1Nancy Grace, program aired Nov. 11, 2005, on CNN.
2In a report released Dec. 17, 2003, Wisconsin Attorney General Peg Lautenschlager concluded that the Manitowoc County sheriff and district attorney committed no ethical or criminal violations in 1985 in their prosecution of Steven Avery. Any opinion expressed herein to the contrary is that of the author, and though shared by many, it is not shared by all.

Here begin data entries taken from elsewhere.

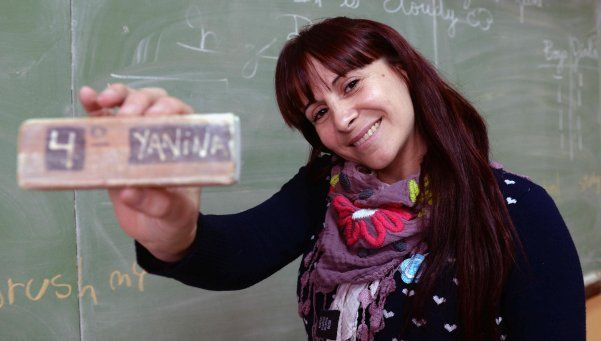 Yanina, la maestra que para enseñar aprendió a escuchar
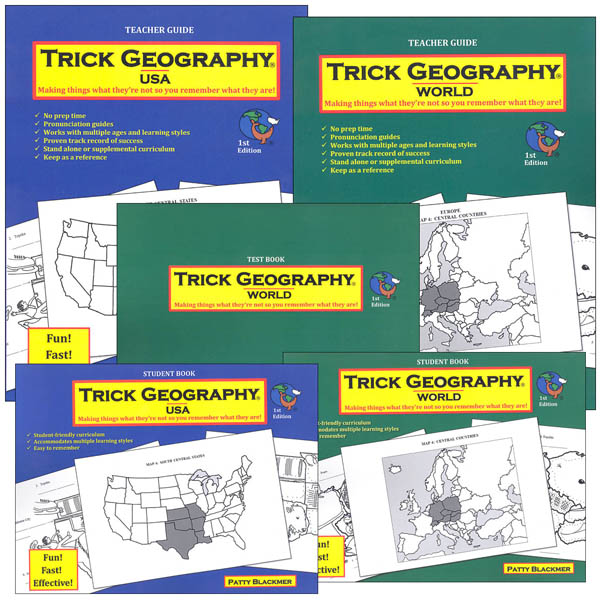 Trick Geography: Companion Series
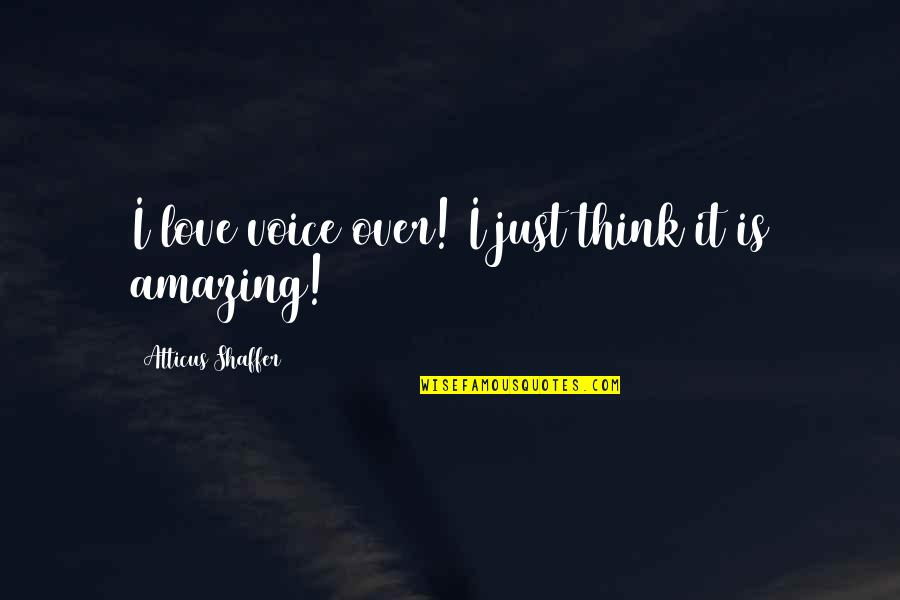 I Love You You're Amazing Quotes By Atticus Shaffer: I love voice over! I just think it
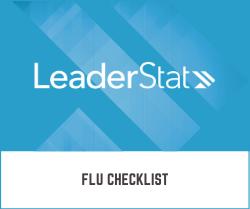 Flu Checklist Employee Portal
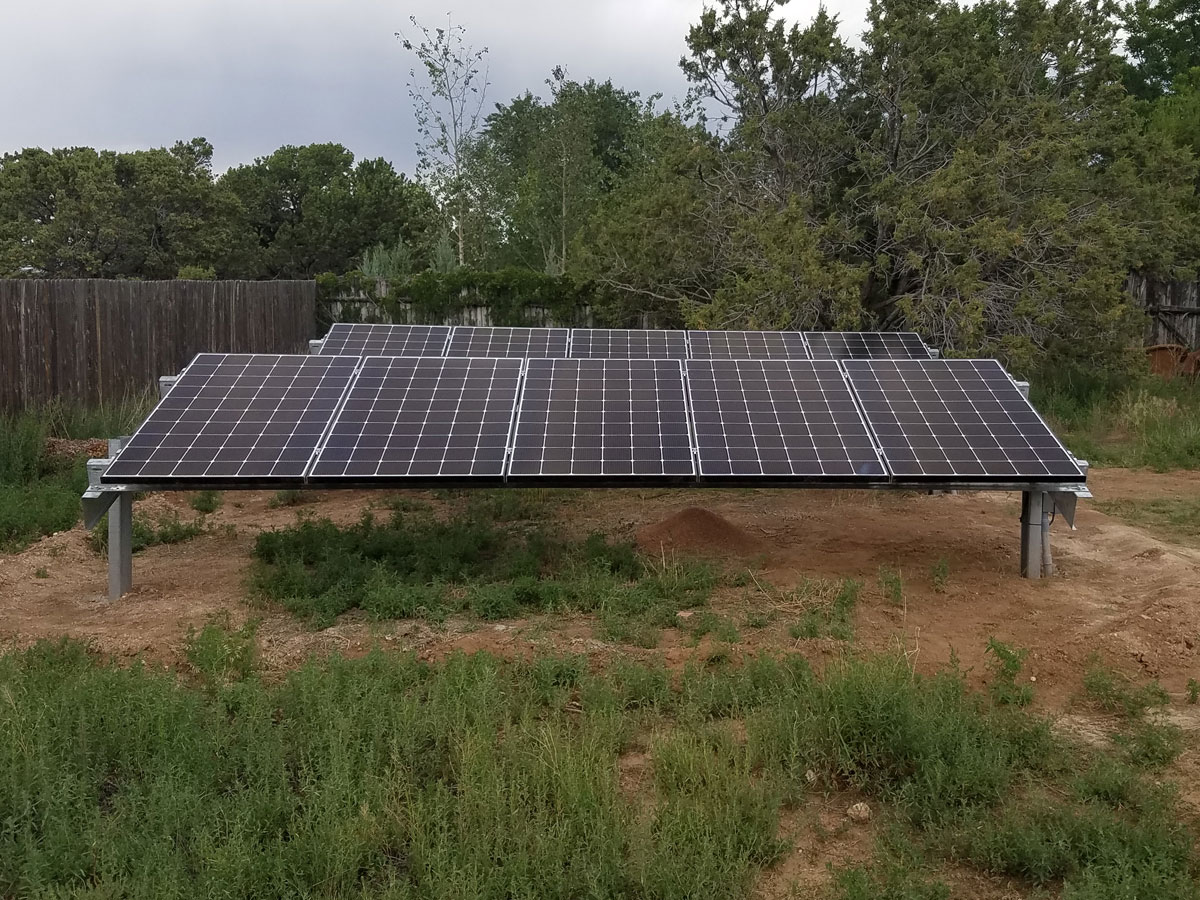 Santa Fe, NM: A 3 kW system with a Patriot solar ground mount rack to create a low-profile solution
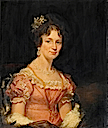 1829-1830 Lady Louisa Jane Grace Atkinson, née Gill by ? (Government Art Collection)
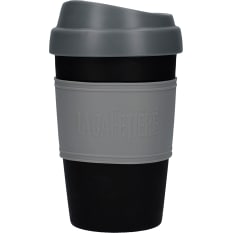Creative Tops La Cafetiere Travel Mug, 340ml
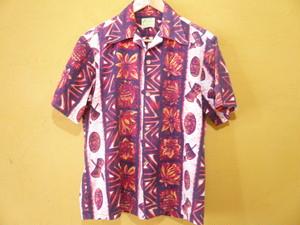 ハワイ製ビンテージUiMaikai帯柄アロハシャツ/50s60sOLDストライプ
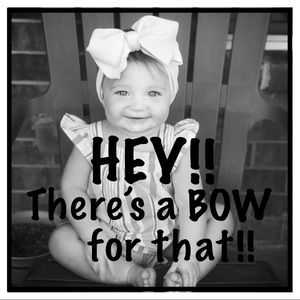 Other - 🎀GET A MATCHING BOW/HEADBAND🎀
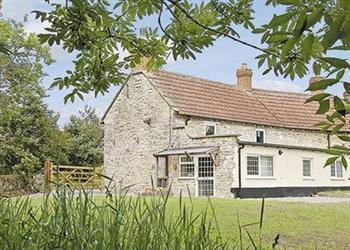 Orchard Cottage, Wedmore, Somerset
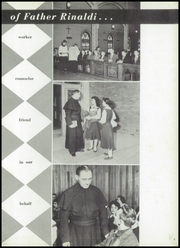 Page 7, 1956 Edition, St Josephs High School - Lily Yearbook (Hammonton, NJ) online yearbook collection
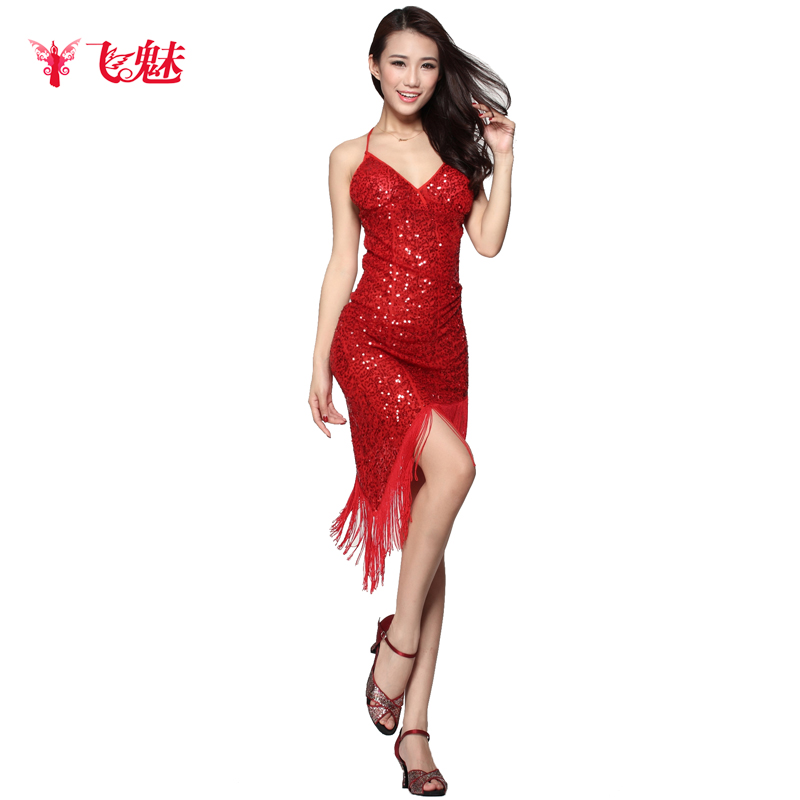 29da3bd6e326 On Sale custom customize Latin salsa tango rumba Cha cha Ballroom Dance  Dress skirt square dance red black blue tassel leotard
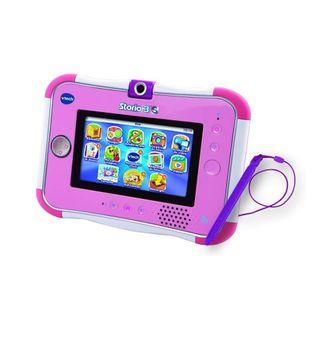 VTech - Storio 3S Tablet Educativo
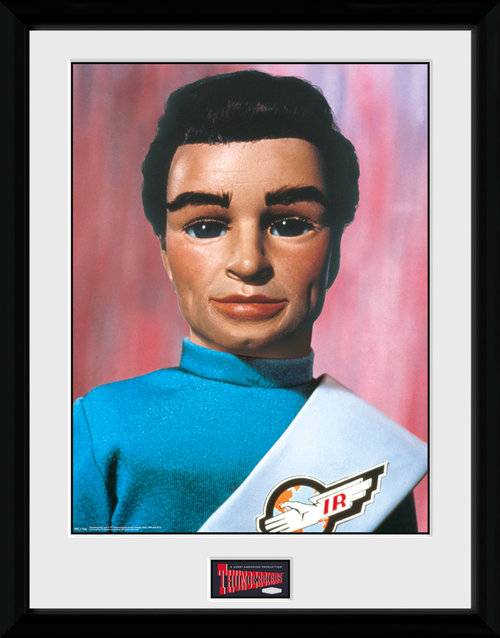 Thunderbirds Classic Scott Tracey Collector Print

3Kathy Millen, “Woman Still Dealing with Long-ago Assault,” Naperville Sun, Jan. 19, 2011.
4Tom Kertscher, Milwaukee Journal Sentinel, Dec. 30, 2003.
5Kansas v. Marsh, 548 U.S. 163 (2006).
6The National Innocence Project’s website, www.innocenceproject.org. is an excellent source for additional statistics and information concerning wrongful convictions.
9John R. Emshwiller & Evan Perez, “Prosecutors Seldom Punished for Misconduct,” Wall Street Journal (Oct. 2, 2010).
10In Pottawattamie County v. McGhee, 547 F.3d 922 (8th Cir. 2008), the Eighth Circuit Court of Appeals upheld a wrongfully convicted man’s right to sue a prosecutor who procured false testimony during a criminal investigation and then introduced the testimony against him at trial. The U.S. Supreme Court granted certiorari, but the case was dismissed after the parties reached a $12 million settlement. See also Radley Balko, “Is This America’s Best Prosecutor,” Reason Magazine (April 7, 2008), for an interview with newly elected Dallas County District Attorney Craig Watkins, who established a “wrongful conviction integrity unit” to combat the “win at all costs” philosophy of his predecessor.
11ABA Model Rule 3.8 (2008), adopted by Wisconsin SCR 20:3.8.
12Wis. Stat. § 175.50 (Eyewitness Identification Procedures).
13Excerpted from U.S. Attorney General Robert H. Jackson’s address to federal prosecutors on April 1, 1940, at the Second Annual Conference of United States Attorneys in Washington, D.C.